Gleichwohl werden die filmischen Qualitäten des Stücks nur angedeutet, nicht ausformuliert. Gehrt überfrachtet seine Inszenierung nicht — sein Film bleibt pures Theater. Nur skizzenhafte Kostüme (Dorothee Schumacher) braucht er dafür, nur Tafel und Kreide als Bühnenbild, eine rote Lampe dicht über dem Boden, einen Stuhl, eine Bank, auf der die Schauspieler im Halbdunkel auf ihre Einsätze warten. Die riesige Leinwand, die Bühnenbildnerin Gabriele Trinczek hinten aufgebaut hat, zeigt lediglich Jahreszahlen, keine Videos. Die Bilder von Krieg, Leid und Tod entstehen in den Köpfen der Zuschauer.

„Verbrennungen“ fühlt sich an wie ein Kloß im Hals, der nicht verschwinden will, wie ein Schlag in die Magengrube, der als taubes Gefühl lange nachwirkt. Das Stück führt nicht nur ins Zentrum eines Krieges, in dem ein Volk sich selbst zerreißt, sondern auch ins Herz einer Familie, die an den Folgen zugrunde geht.
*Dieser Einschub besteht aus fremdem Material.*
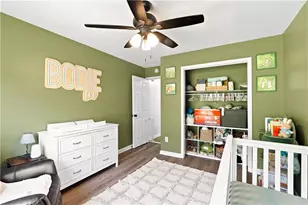 39 Dunleith Dr, Dallas, GA 30132 - Photo 24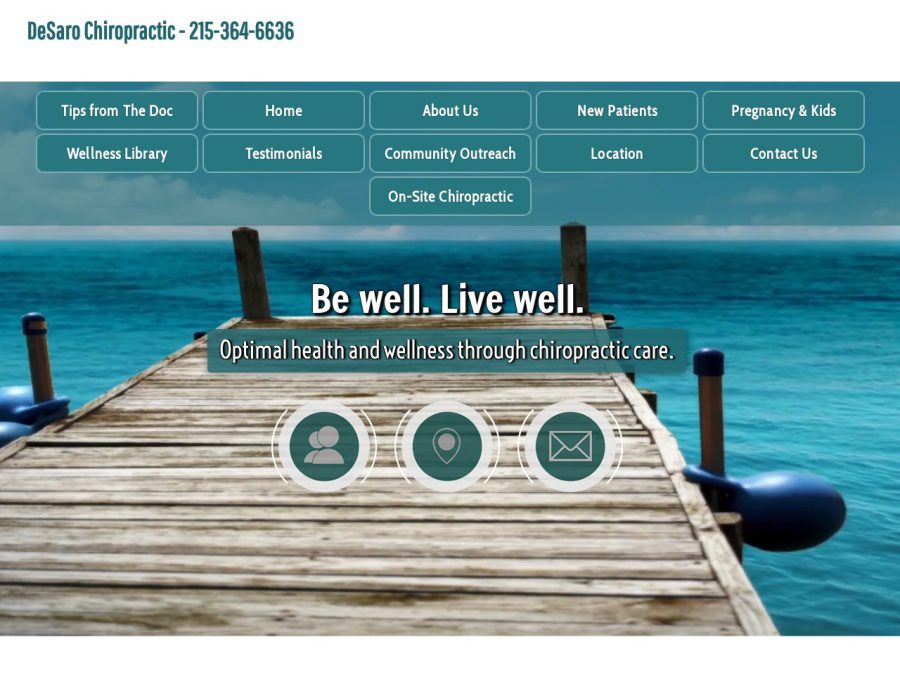 Featured Image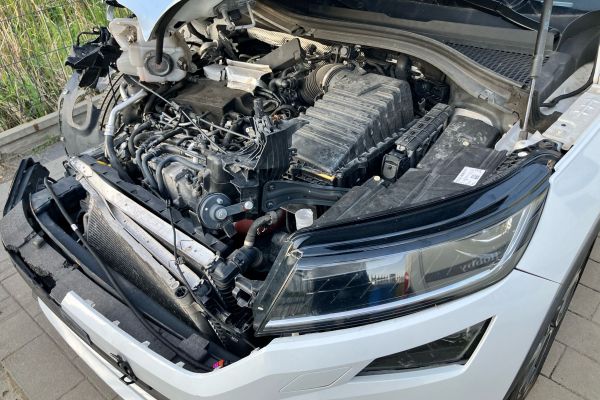 Skoda Kodiaq RS - Galeria [47]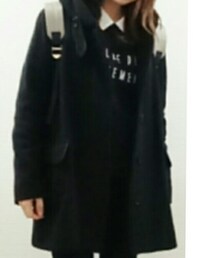 URBAN RESEARCH | その他アウター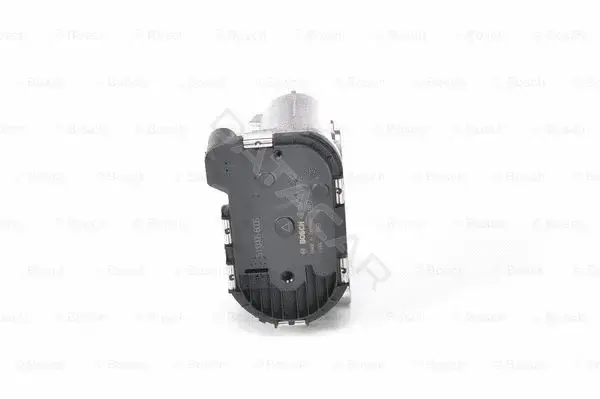 Дроссельная заслонка BOSCH 0280750129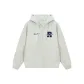 White Heather Gray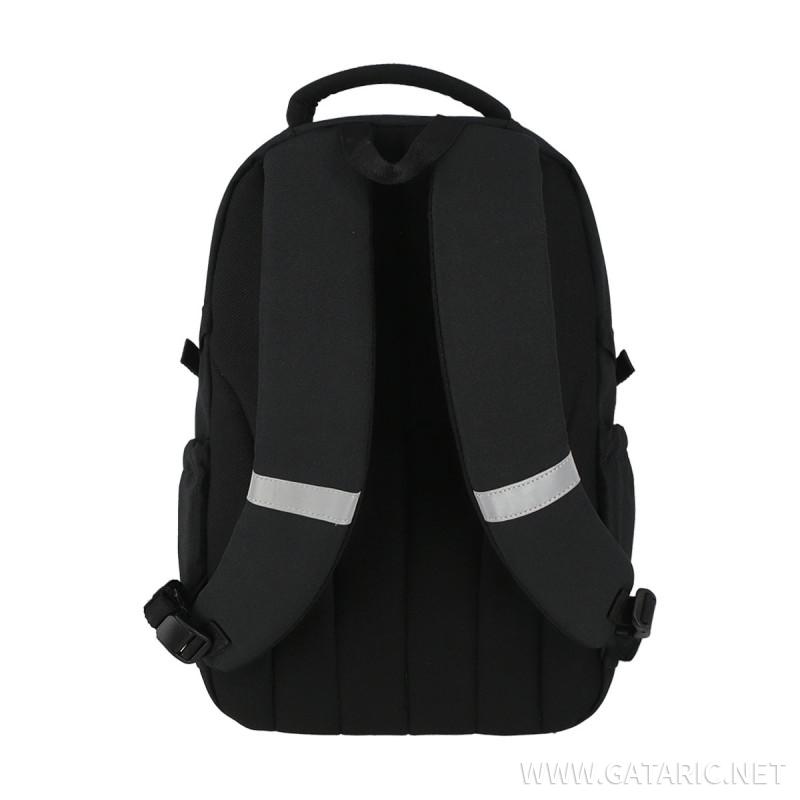 Rucksack 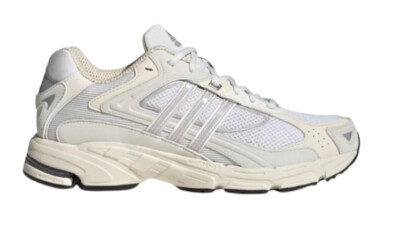 ADIDAS RESPONSE CL GY2014 HERRENSCHUHE SNEAKER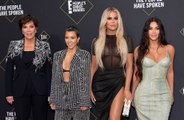 The Kardashian-Jenner family sign multi-year content deal with Hulu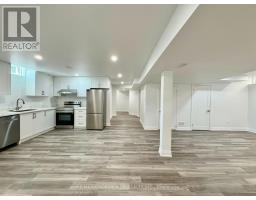 Basement - 375 Wilfred Murison Avenue, Markham, ON L6C0R4 Photo 7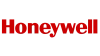 Page Client Sponsor 4 ~blog/2025/6/4/honeywell_logo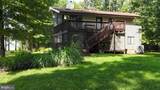 12575 Shore Place - Photo 63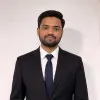 Saqlain Shaikh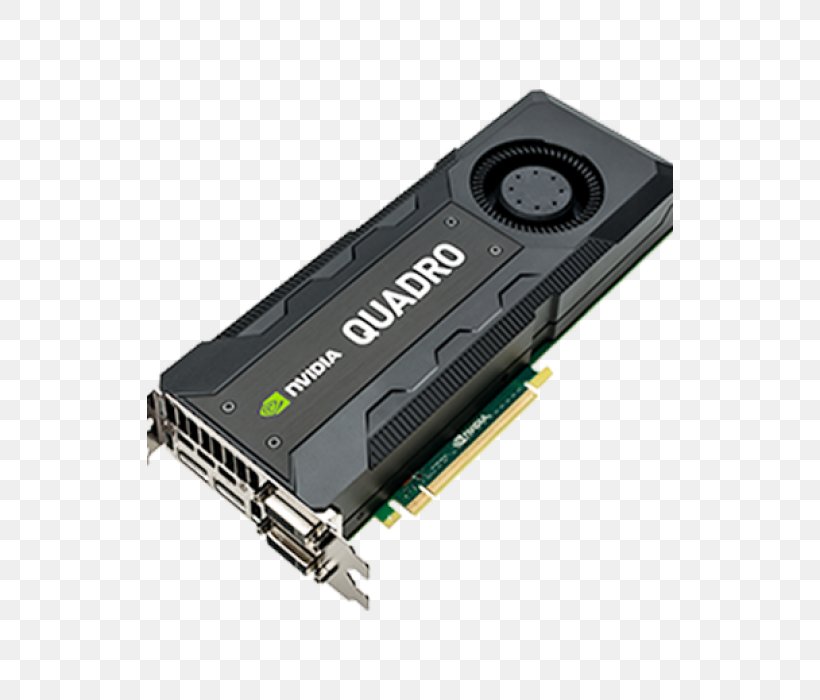Graphics Cards & Video Adapters NVIDIA Tesla K20 NVIDIA Tesla K40 Kepler, PNG, 526x700px, Graphics Cards Video Adapters, Adapter, Cable, Computer Component, Computer Hardware Download Free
Nawal, die Mutter von Jeanne und Simon, hat ein Geheimnis mit ins Grab genommen, in dem sich das Grauen einer ganzen Nation spiegelt.

Wie Esther Keil diese Nawal verkörpert, über Jahrzehnte hinweg, von der ersten Liebe eines jungen Mädchens bis zur kalten Abrechnung einer alt gewordenen Frau, das ist höchste Schauspielkunst, nicht nur im handwerklichen Sinne. Keil legt eine Sensibilität und eine innere Kraft in diese Rolle, die sich in den Saal überträgt. Sie wühlt Wut auf und rührt zu Tränen, ohne es theatralisch darauf anzulegen. Die meiste Zeit scheint sie ganz bei sich zu sein und bei der Frau, die sie spielt.

Neben ihr entfalten sich starke Porträts: Henrike Hahn in einem vielversprechenden Debüt als Jeanne, Joachim Henschke als Nawals verhüllte Großmutter, Adrian Linke als kaputter Scharfschütze mit Songs von The Police und Supertramp auf den Lippen. Christopher Wintgens beweist in vier Glanzauftritten seine zuletzt selten geforderten Qualitäten: als nervöser Notar, desillusionierter Arzt, brutaler Milizionär und als Hausmeister, der den Krieg und die Folter endlich vergessen will.

Ein weiterer wichtiger Darsteller dieses bewegenden Theaterabends ist das Licht. Die Scheinwerfer setzen, meist von der Seite, auf der schummrigen Bühne Akzente, vor allem in der unvergesslichen Schlussszene. Sie stellt — auch das ein Mittel jener cleveren Kino-Thriller — das Stück nochmals auf den Kopf.

Dem Autor dürfte bewusst sein, dass er spätestens hier haarscharf am Abgrund zum Pathos entlang balanciert. Er formuliert eine Utopie, die vor dem Hintergrund aktueller Nachrichtenbilder wie blanker Hohn klingt. Doch Mouawad hat Recht: Ohne diese Utopie wird es niemals Frieden geben.